Just like with single pointers, every pointer must be assigned, and the types must be right.
The compiler doesn't automatically assign two spaces for double pointers to point correctly.

    int **a; int \*b; int c;
    a = &b; //a's type of int ** matches &b's type of int * + *
    b = &c; //b's type of int * matches &c's type of int + *
    //*a is b
    //\*\*a = *(b) is c

expr:

Since * is used both as a math operation and for pointers, expr() has the responsibility of differentiating between the two.
This is solved easily as every time expr() is entered, it should always start on a leaf, since every operation calls a next(). This means that if the token is a _ when entering expr(), we know for sure that we are dealing with pointers.
Unless there is special notation (i.e. _=, which is handled as a unit), a multiplication operation always happens between two variables/numbers. Therefore the first multiplication symbol after an id must be a math operation. Since expr() executes using this alteration between id's/numbers and operations (or leafs and nodes), expr() will always be able to tell if a\* is associated with a pointer or not.

Calculation:

When declaring pointers, the number of indirections (number of stars) is noted by adding Ptr a similar number of times to the id's type.

* [Directions]:
(1) Reproduce the stretch of the compiler pointer notes from "Just like with" through "to point correctly.".
(2) Take the compiler pointer notes further, picking up after their final sentence.

* [Provided data]:
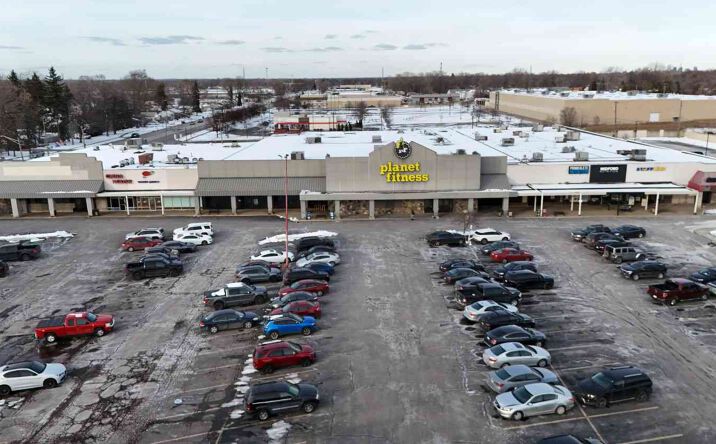 Pictures of Retail property located at 27350 Plymouth Rd, Redford, MI 48239 for lease - image #1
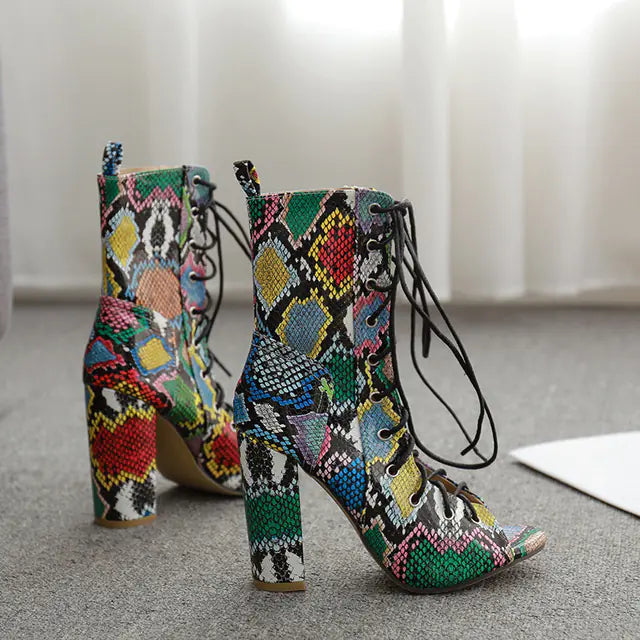 Savannah Hollow Heel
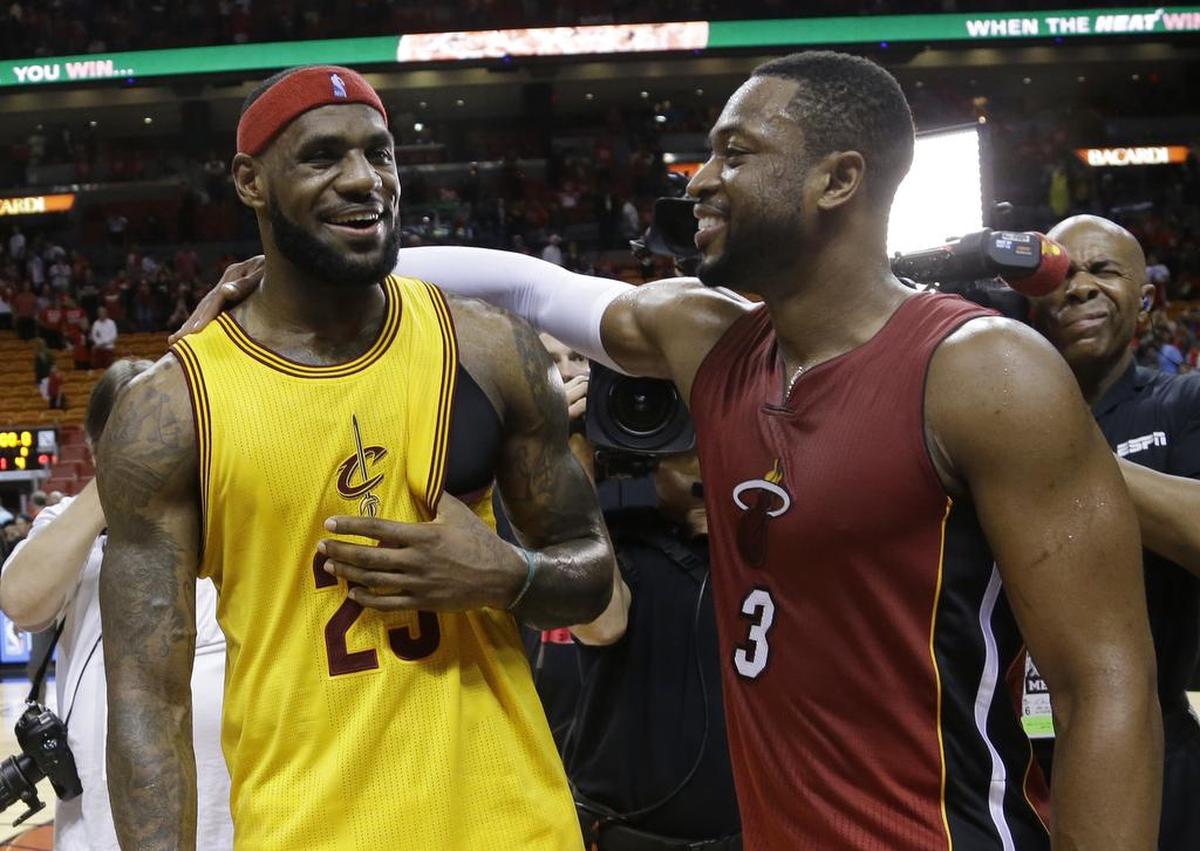 LeBron James y Dwyane Wade hablan después de juego el 25 de diciembre de 2014.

* [Expected outputs]:
(1)
Just like with single pointers, every pointer must be assigned, and the types must be right.
The compiler doesn't automatically assign two spaces for double pointers to point correctly.

(2)
By subtracting and adding Ptr's value we know how many indirections as well as the base type of the pointer. (See Pointer Calculation Example)
Note that checking for pointer in expr() means I am processing/calculating the value. When using a pointer, I do not necessarily have to dereference all the way to the bottom.

  • Assignments:
    • Assignments don't need anything extra. since variables all have addresses we just need to fetch the address. (See Patterns)
  • Single Pointer: *a
    • call expr() id portion, then run LI
  • Multiple Pointers: **a
    • call expr() id portion, call LI for as many dereferences as there are.
    • Calling LI after LEA gets the contents at the address in eax. By doing this multiple times we step through the pointers until we get to the right location.

Virtual Machine

The machine allocates space for the following:

  • Stack, which is pointed to/walked through by sp and bp
  • gdata, Global data area, which is walked through just using gdata as a pointer
  • cmd, which is first added to by cmd as a pointer, and walked through by pc
  • Text, which is pointed to/walked through by tp and tk

After parsing everything, the symbol table becomes irrelevant and the code gets ready to run.
pc is set to where the main function is called and starts walking through code
The virtual machine then runs all the commands and exits when it sees EXIT.

Instructions

Here is an explanation of the currently supported instructions.

Scope Changing: These instructions deal with entering and leaving functions. Any instruction with round brackets takes two spaces.

  • ENT(# params):
    • Save the bp to the stack, so we know where to return to
    • Move the sp to the same position
    • Leave space for the number of parameters coming in
  • JSR:
    • Jump to Sub-Routine. Save pc and jump to new location.
  • LEV:
    • Move the sp back to bp
    • Set bp back to the previous frame
    • Place the pc back to where it used to be

Fetching:

  • LEA(variable offset):
    • Load Effective Address.
    • Loads the address of a variable into eax.
  • IMM(value to load):
    • Loads preceding value into eax.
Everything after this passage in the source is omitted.